To answer the main question: would deploy more capital (although capital isn't the main bottleneck!) on bringing amazing researchers/research engineers (for any researchers reading - if you are interested - message me!) and compute.
(2) We think you can likely bring more of that emotional context in that cascaded model too (i.e. STT -> LLM -> TTS) and exactly something we are working on - by preserving more audio-context and fine-tuning the model to be a bit more emotional. But even today you can create a emotional agent too - try prompting an agent in our Conversational AI product (i.e. https://elevenlabs.io/conversational-ai) with cues that it should preserve uhms & ams in the responses + create a voice that also has some of those elements/pauses, and you will see it feels lot more human already!
There is an alternative approach here too (which we are researching as well!), of true speech-to-speech/voice-to-voice, where you create a omni-model experience and train all those pieces together (something similar to what OpenAI did with 4o). You can then have a bit more naturalness, however less stability, lower audio quality and less control/more hallucinations -- of course with time we expect that a lot of these will get solved too. It will be interesting though how big of the gap there is between those 2 approaches - we think we can get naturalness extremely high with cascading model too :). However, for some use-cases, where for example a bit lower latency is more important than control or stability, that omni-approach will likely be were it's headed!
ElevenLabs
Hey Everyone!
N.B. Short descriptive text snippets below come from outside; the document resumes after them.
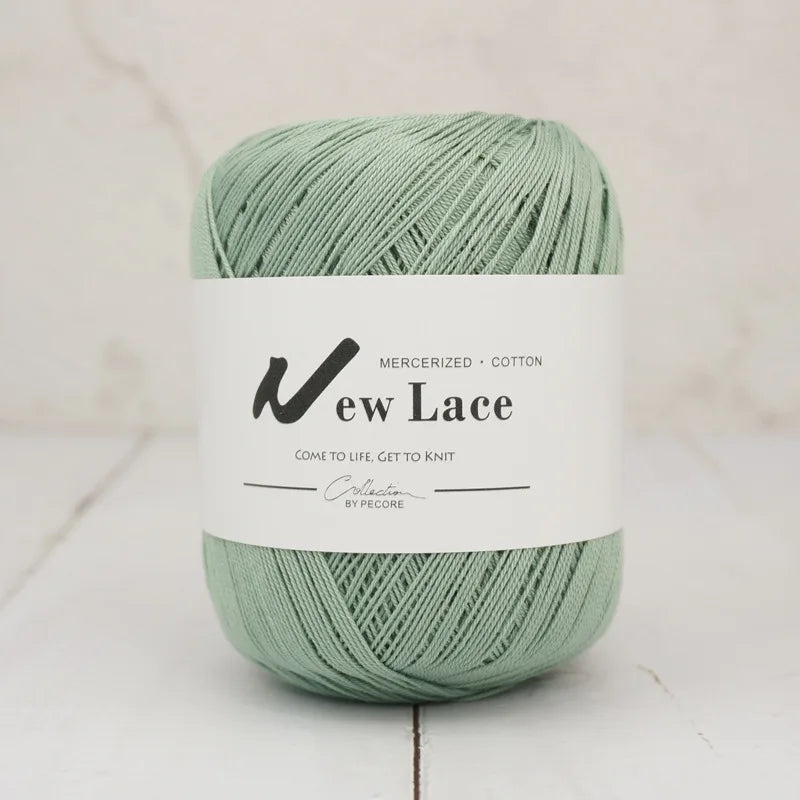 Crochet Yarn 100% Cotton Size 6 Lace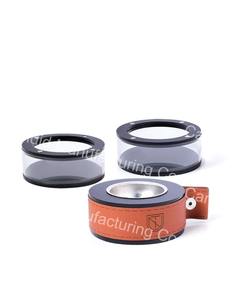 Brûleur d'encens en acrylique rond, cadeaux à bas prix, cadeaux du Ramadan, plateau en nacre avec ensemble de mobkhar et boîte en nacre - Product Image 2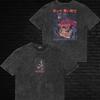 Anime Berserk Guts Cool Graphic T Shirt Men Women Washed Cotton Tshirts Casual Loose Clothing Harajuku Male Vintage T-shirt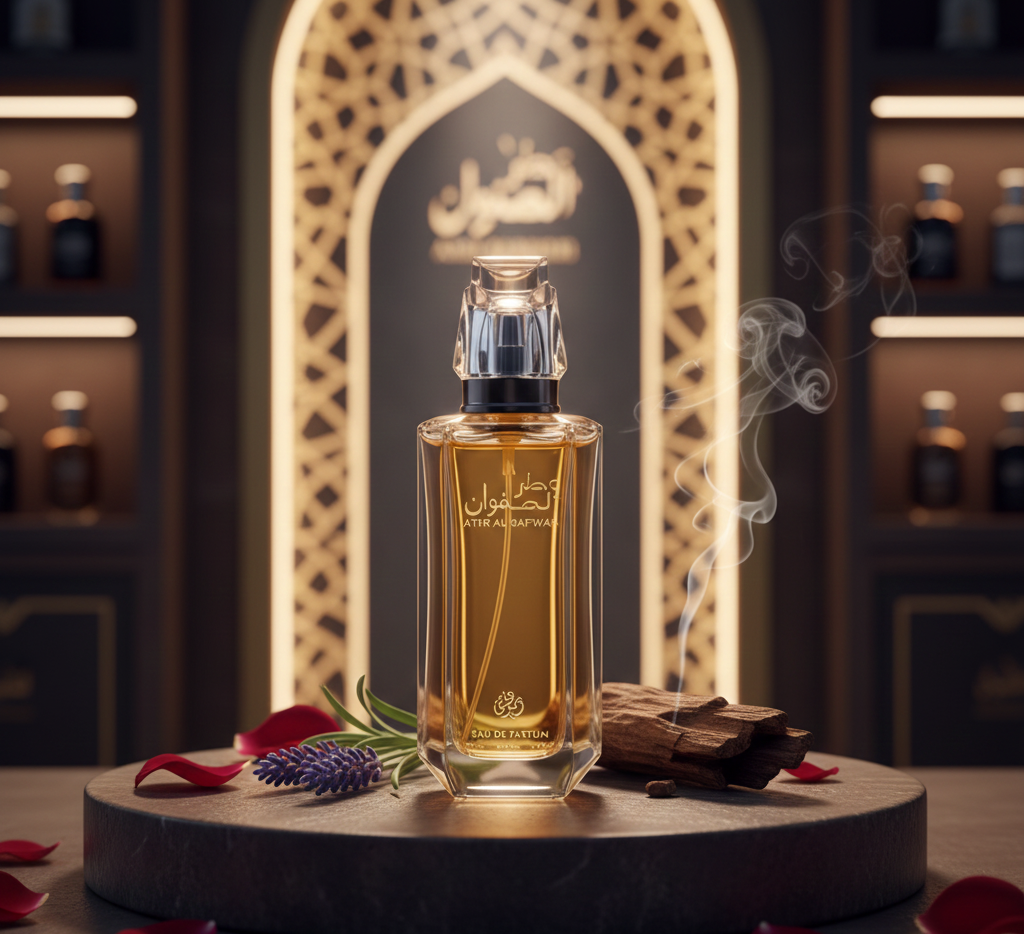 Set 3 Parfumuri Arabesti De Barbati 100ML - Qissat Hub Grey + Attar Al Safwaan + Al Hamra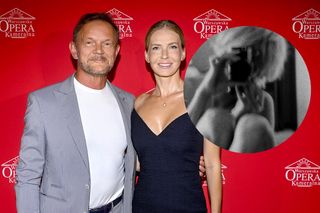 Edyta Pazura usiadła przed lustrem tak, jak ją pan Bóg stworzył. Zrobiła zdjęcie i wrzuciła do sieci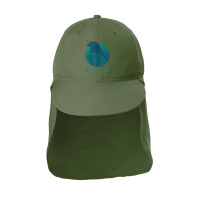 Gustavus Ak Osprey Sea Green Raptor Ocean Bird Tank Top Sun Shade Cap | Artistshot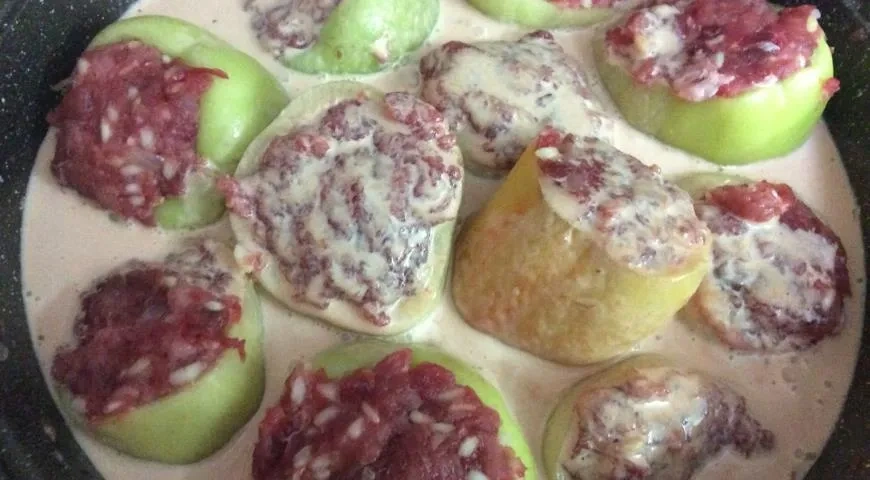 Фаршированные перцы: шаг 10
Thanks for dropping amazing questions - excited to get this started!
Hey!
I've just build something to generate audio stories for kids, leting parents clone their voices... !
I want to build now something to "talk" with people who have died, I mean.. you clone the voice of someone who died.
Is this even legal? I mean the person who died is not gonna be able to allow you to clone their voice...
what are your thoughts about this? Could I use eleven labs for this?
ElevenLabs
@javierfandos your use-cases is something that we do hear from parents quite often (for when they are travelling or just unavailable) - I hope that's going well!
For your main question - it depends on the geographical region and the laws of that region - I cannot give the legal advice on this one and recommend diving deeper (/getting lawyer advice) on what would be possible. As I think about the future though, I would expect people will indicate in their will on how should their likeness be passed on in the generative AI world; of course some similar laws for other spaces do already exist that might help inform that too - e.g. estates will have rights to music passed through the original creator and the estate then can give specific approvals.
TTS/STT with more advancement...Gr88 innovation.
I imagine ElevenLabs has a ton of control and security measures around voice cloning, but with open source models popping up every day, do you think we'll see a proliferation of audio deep fakes? Are we already there? Is there a way to fight this or is this just something the future will hold regardless of what we do?